● **PERSYARATAN TUGAS**
Perbarui bagian teks tentang ASEAN yang diawali kata-kata "Tidak semua permasalahan" dan diakhiri "konflik (conflict defuser)." dengan mengganti "peredam konflik" menjadi "penengah konflik".

● **KUTIPAN DOKUMEN**
Tidak semua permasalahan bisa diselesaikan melalui ASEAN, harus di lihat apa persoalan dan proporsi ASEAN dalam masalah tersebut. ASEAN tidak seperti Uni Eropa dimana negara-negara anggotanya mengikatkan diri dan memberikan sebagian dari kedaulatannya kepada Komisi Eropa. ASEAN memiliki mekanisme dimana negara-negara ASEAN sepakat untuk melalui jalur yang disepakati bersama. Peran ASEAN sebagai peredam konflik sangat tergantung pada komitmen bersama anggotanya dengan tidak mengingkari kesepakatan secara regional. Lingkungan strategis baru mendorong ASEAN untuk mengambil berbagai kebijakan baru dalam masalah politik keamanan dan melengkapi perannya sebagai peredam konflik (conflict defuser).

● **MATERI YANG DISEDIAKAN**

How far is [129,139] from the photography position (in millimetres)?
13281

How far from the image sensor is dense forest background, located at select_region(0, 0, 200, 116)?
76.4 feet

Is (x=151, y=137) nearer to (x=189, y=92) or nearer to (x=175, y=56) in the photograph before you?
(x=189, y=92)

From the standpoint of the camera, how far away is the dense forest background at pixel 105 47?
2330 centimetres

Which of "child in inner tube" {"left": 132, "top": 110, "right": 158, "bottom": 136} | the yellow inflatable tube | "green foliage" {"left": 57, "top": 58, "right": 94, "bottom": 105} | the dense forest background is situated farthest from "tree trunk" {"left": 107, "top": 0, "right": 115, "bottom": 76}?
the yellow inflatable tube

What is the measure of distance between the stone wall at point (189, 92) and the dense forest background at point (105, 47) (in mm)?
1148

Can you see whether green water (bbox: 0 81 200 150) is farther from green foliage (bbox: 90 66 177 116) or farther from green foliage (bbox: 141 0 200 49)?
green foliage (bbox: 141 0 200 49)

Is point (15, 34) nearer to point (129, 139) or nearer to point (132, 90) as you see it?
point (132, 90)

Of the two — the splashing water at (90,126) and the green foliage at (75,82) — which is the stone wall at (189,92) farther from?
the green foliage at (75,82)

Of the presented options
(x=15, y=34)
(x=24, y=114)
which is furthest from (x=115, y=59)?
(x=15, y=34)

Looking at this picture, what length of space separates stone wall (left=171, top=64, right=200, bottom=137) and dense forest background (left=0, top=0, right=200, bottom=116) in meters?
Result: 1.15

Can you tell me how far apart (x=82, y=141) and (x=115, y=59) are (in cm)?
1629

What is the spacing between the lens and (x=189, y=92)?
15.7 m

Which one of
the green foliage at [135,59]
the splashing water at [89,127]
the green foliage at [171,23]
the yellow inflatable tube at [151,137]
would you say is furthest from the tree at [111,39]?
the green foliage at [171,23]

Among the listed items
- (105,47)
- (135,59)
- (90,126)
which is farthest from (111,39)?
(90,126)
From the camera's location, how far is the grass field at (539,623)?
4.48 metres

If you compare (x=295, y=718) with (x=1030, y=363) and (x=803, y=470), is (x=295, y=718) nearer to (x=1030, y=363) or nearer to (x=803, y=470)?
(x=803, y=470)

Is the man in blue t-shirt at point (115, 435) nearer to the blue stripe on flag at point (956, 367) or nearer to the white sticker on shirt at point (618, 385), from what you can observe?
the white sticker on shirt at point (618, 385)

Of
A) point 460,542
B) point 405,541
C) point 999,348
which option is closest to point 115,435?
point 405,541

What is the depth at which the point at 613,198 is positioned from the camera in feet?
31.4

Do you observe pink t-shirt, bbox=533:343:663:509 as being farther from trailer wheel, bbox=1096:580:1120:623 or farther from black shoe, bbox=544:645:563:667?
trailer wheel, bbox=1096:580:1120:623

● **JAWABAN LATIHAN**
Tidak semua permasalahan bisa diselesaikan melalui ASEAN, harus di lihat apa persoalan dan proporsi ASEAN dalam masalah tersebut. ASEAN tidak seperti Uni Eropa dimana negara-negara anggotanya mengikatkan diri dan memberikan sebagian dari kedaulatannya kepada Komisi Eropa. ASEAN memiliki mekanisme dimana negara-negara ASEAN sepakat untuk melalui jalur yang disepakati bersama. Peran ASEAN sebagai penengah konflik sangat tergantung pada komitmen bersama anggotanya dengan tidak mengingkari kesepakatan secara regional. Lingkungan strategis baru mendorong ASEAN untuk mengambil berbagai kebijakan baru dalam masalah politik keamanan dan melengkapi perannya sebagai penengah konflik (conflict defuser).